The deteriorating state of South Africa’s finances highlights the delicate balancing act required to keep the country from falling into a fiscal crisis.
This is feedback from Citadel chief economist and advisory partner Maarten Ackerman following Finance Minister Enoch GodongwanaMedium-Term Budget Policy Statement (MTBPS) on Wednesday, 1 November.
Ackerman said the Minister painted a more realistic picture of the country’s precarious economic situation in his statement than he did in February’s Budget. This was both good and bad news for the country.
In the MTBPS, Godongwana revealed that the country faces a tax revenue shortfall of R56.8 billion.
He said government spending has exceeded revenue since the 2008 global financial crisis, which puts it on the road to a fiscal crisis.

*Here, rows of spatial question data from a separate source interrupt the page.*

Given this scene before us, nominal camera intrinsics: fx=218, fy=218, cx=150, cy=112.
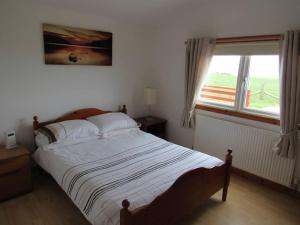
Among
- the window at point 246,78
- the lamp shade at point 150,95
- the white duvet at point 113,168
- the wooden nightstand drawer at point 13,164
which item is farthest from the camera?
the lamp shade at point 150,95

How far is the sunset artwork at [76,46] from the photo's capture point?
2.83 m

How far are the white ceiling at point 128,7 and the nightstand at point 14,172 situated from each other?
1.82 metres

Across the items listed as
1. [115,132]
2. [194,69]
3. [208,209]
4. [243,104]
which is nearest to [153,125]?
[115,132]

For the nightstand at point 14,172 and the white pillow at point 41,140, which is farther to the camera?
the white pillow at point 41,140

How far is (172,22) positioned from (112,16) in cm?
99

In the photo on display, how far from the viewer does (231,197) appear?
8.49 ft

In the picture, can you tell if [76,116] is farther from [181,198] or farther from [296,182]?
[296,182]

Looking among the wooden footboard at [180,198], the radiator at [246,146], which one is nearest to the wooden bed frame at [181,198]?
the wooden footboard at [180,198]

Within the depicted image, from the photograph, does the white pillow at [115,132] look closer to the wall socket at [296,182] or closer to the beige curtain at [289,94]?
the beige curtain at [289,94]

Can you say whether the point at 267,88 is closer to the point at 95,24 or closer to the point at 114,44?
the point at 114,44

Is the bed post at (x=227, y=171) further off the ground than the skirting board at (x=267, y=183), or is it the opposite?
the bed post at (x=227, y=171)

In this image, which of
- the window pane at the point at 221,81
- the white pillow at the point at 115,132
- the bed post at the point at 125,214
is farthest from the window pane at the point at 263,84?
the bed post at the point at 125,214

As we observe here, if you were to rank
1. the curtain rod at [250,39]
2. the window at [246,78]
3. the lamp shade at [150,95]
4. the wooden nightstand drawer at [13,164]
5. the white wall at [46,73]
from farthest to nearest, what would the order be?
the lamp shade at [150,95] < the window at [246,78] < the white wall at [46,73] < the curtain rod at [250,39] < the wooden nightstand drawer at [13,164]

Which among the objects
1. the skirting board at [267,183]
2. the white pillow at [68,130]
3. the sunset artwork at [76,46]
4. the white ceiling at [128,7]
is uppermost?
the white ceiling at [128,7]
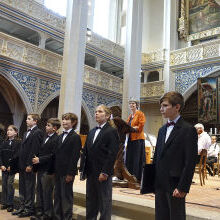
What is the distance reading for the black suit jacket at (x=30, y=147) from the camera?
386 cm

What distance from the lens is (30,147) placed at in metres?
3.90

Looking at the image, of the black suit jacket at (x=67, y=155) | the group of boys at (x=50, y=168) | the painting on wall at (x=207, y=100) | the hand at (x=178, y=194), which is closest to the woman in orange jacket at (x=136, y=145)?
the group of boys at (x=50, y=168)

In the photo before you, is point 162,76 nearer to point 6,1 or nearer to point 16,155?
point 6,1

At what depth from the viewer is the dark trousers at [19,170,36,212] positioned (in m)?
3.80

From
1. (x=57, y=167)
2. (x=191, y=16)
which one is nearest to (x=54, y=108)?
(x=191, y=16)

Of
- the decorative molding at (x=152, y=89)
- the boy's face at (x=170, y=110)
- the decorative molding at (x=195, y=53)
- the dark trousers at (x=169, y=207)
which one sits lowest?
Result: the dark trousers at (x=169, y=207)

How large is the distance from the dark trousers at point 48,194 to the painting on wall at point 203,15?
13.5m

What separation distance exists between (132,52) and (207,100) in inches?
173

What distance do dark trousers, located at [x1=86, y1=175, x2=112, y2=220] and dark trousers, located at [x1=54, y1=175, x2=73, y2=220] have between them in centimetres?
35

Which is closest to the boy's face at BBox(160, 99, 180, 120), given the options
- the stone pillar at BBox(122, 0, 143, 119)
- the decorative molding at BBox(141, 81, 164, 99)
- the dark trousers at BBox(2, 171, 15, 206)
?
the dark trousers at BBox(2, 171, 15, 206)

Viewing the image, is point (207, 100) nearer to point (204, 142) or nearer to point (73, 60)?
point (73, 60)

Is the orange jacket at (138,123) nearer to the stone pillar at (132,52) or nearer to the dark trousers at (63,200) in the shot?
the dark trousers at (63,200)

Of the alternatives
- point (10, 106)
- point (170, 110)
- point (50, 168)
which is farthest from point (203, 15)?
point (170, 110)

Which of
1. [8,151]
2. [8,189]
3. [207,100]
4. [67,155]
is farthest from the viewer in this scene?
[207,100]
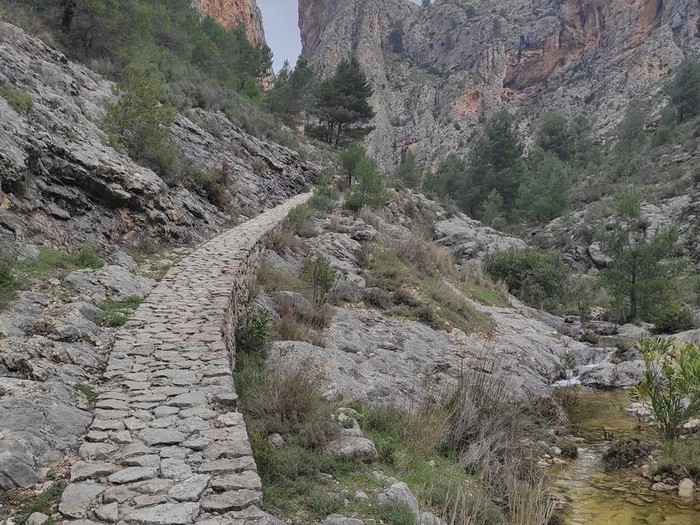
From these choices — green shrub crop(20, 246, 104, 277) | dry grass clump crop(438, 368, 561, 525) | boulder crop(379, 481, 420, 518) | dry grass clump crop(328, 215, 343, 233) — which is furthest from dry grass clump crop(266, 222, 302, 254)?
boulder crop(379, 481, 420, 518)

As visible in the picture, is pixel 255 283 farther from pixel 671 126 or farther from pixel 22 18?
pixel 671 126

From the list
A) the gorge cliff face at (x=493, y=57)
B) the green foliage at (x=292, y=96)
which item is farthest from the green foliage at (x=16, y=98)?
the gorge cliff face at (x=493, y=57)

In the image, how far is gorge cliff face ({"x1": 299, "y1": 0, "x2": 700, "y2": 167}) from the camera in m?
64.9

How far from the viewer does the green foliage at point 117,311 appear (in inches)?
263

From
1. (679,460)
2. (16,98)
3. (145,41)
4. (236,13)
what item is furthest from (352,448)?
(236,13)

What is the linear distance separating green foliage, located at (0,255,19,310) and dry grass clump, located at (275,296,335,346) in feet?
12.9

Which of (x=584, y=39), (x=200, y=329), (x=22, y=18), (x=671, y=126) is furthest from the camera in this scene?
(x=584, y=39)

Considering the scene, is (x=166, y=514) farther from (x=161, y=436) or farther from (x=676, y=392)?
(x=676, y=392)

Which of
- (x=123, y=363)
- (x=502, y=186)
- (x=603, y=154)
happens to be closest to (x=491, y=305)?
(x=123, y=363)

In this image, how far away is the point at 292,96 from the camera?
140ft

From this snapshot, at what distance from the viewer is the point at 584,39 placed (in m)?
78.2

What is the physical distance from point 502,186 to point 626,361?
1159 inches

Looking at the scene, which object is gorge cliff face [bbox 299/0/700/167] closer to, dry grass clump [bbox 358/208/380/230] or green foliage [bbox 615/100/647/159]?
green foliage [bbox 615/100/647/159]

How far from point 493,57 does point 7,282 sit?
8852cm
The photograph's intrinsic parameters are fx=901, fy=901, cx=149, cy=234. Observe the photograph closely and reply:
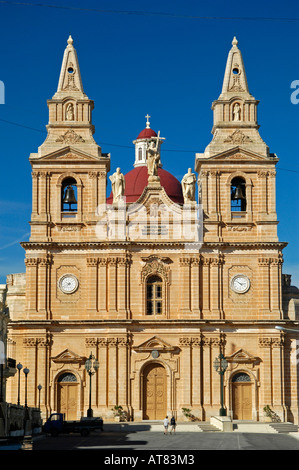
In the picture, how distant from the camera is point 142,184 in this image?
7188cm

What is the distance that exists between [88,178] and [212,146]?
8251 millimetres

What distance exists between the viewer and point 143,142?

These rising annual budget deficits have reached an extent where the government will borrow an average of R553 billion annually over the medium term.
In other words, the state will borrow R1.5 billion per day to fill the gap between revenue and expenses.
As a result, gross debt will rise from R4.8 trillion in the current financial year to R5.2 trillion in the next financial year. By 2025/26, it will exceed R6 trillion.
“We expect gross government debt to stabilise at 77% of GDP by 2025/26. This is higher than the level we forecasted in February,” the Minister said.
Ackerman said he was concerned about the announcement that the government’s debt as a percentage of the size of the economy is expected to increase to 77%.
He explained that South Africa could still avoid a debt spiral, considering a ratio of 90% is considered the tipping point.
However, a study by the World Bank found that countries whose debt exceeds 77% as a percentage of the size of the economy for prolonged periods experience significant slowdowns in economic growth.
This is something South Africa cannot afford, given the country’s already weak growth environment.
“The budget has two sides – revenue and expenses – and we know that in the current situation, we are faced with a concerning budget deficit because the government is spending too much,” he said.
“Given local structural issues and external factors like the commodities cycle and South Africa not getting the tax revenue we hoped for, the right message would have been austerity and cutting back.”
While some austerity measures like cutting the size of the state have been mentioned, “the current government has not demonstrated that they can cut back on expenses – especially not ahead of the upcoming elections”, Ackerman said.
The government needs to focus more sharply on growing the economy faster, as this would allow them to collect more taxes and provide the necessary revenues to fix the budget shortfall.
Some of Ackerman’s most significant causes for concern were the Finance Minister’s silence on how the government would fund Transnet, the Social Relief of Distress grant, and the proposed National Health Insurance.
“What is also concerning is that the government is not cutting wages and instead is focusing on trimming non-wage spending, which is always tricky,” he said.
Ackerman was concerned about a lack of transparency about the true cost of the increasing government wage bill.
“No increase was included in this budget, and that is an oversight and a concerning one at that.”